About this exercise
Look for "States" in each line of the entries, and return the matching lines.

Records contained in a dataset

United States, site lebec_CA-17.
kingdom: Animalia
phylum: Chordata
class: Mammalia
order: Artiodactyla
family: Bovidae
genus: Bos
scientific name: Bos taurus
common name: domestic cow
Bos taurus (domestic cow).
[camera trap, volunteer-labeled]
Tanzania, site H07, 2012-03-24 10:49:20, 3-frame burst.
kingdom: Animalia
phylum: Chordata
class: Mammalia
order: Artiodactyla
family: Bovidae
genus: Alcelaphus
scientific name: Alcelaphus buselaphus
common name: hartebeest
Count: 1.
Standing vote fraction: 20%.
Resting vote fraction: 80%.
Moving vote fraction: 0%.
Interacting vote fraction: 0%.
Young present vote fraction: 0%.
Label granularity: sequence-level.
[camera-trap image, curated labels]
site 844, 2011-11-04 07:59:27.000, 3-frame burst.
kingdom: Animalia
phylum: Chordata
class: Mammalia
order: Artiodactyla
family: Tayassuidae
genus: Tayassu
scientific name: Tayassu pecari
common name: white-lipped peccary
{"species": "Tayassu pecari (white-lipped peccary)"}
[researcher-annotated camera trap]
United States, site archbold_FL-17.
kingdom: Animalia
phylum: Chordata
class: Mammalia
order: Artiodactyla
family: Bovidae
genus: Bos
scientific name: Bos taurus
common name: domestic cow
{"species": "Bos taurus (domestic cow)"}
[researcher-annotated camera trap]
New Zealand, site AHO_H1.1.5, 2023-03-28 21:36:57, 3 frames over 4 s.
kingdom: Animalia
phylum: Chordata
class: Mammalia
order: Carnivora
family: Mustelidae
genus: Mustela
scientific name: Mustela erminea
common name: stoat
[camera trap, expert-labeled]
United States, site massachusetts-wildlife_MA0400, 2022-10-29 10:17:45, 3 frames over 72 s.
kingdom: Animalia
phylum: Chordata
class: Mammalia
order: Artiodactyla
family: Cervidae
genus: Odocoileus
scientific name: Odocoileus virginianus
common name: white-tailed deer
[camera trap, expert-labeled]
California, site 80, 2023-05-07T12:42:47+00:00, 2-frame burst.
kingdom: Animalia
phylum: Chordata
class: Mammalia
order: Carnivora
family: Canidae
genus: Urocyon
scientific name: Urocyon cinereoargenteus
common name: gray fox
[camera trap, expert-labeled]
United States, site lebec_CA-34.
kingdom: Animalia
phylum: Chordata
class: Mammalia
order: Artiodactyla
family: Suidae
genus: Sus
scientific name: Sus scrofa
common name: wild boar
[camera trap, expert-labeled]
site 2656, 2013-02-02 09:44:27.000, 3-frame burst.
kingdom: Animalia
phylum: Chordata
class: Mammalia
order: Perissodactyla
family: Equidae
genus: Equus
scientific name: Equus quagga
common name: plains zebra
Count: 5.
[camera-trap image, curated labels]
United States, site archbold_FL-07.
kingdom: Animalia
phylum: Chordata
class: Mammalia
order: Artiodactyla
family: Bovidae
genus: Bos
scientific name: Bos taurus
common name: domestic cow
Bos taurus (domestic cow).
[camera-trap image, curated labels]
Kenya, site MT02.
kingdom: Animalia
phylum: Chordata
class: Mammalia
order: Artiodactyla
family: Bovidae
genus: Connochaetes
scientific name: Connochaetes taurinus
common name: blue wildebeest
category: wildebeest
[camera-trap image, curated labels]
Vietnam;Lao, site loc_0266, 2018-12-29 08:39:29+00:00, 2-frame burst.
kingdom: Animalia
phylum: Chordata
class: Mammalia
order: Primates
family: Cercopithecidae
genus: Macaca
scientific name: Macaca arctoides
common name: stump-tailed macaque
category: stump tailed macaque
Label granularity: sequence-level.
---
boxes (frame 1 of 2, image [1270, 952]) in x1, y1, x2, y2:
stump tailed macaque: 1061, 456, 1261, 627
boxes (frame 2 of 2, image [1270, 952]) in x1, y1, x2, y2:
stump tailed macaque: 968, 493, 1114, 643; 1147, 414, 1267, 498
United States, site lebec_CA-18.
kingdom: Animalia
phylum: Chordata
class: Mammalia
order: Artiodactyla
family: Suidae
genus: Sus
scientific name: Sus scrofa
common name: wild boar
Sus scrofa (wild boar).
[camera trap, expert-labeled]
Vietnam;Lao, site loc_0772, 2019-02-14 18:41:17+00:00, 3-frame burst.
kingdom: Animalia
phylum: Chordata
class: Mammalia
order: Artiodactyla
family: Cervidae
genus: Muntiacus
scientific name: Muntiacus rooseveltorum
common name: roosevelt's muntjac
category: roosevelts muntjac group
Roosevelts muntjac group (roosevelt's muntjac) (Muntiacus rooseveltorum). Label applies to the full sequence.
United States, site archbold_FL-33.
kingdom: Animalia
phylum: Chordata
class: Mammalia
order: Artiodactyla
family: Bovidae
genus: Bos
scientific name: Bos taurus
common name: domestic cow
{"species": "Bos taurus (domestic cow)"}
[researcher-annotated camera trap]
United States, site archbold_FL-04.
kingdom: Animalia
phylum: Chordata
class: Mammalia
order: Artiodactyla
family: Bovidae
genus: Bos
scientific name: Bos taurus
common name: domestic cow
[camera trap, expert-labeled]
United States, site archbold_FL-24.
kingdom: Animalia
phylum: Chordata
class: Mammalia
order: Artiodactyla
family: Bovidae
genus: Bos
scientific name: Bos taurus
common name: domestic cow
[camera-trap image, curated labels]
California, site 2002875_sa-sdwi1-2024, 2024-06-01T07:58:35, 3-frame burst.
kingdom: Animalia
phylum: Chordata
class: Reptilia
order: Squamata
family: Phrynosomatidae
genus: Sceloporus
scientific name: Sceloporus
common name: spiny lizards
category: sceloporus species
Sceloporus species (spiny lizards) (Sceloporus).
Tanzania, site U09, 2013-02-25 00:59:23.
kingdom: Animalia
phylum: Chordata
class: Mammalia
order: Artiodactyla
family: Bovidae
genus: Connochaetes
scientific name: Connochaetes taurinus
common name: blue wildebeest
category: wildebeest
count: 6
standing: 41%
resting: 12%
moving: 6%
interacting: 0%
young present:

Your solution
United States, site lebec_CA-17.
United States, site archbold_FL-17.
United States, site massachusetts-wildlife_MA0400, 2022-10-29 10:17:45, 3 frames over 72 s.
United States, site lebec_CA-34.
United States, site archbold_FL-07.
United States, site lebec_CA-18.
United States, site archbold_FL-33.
United States, site archbold_FL-04.
United States, site archbold_FL-24.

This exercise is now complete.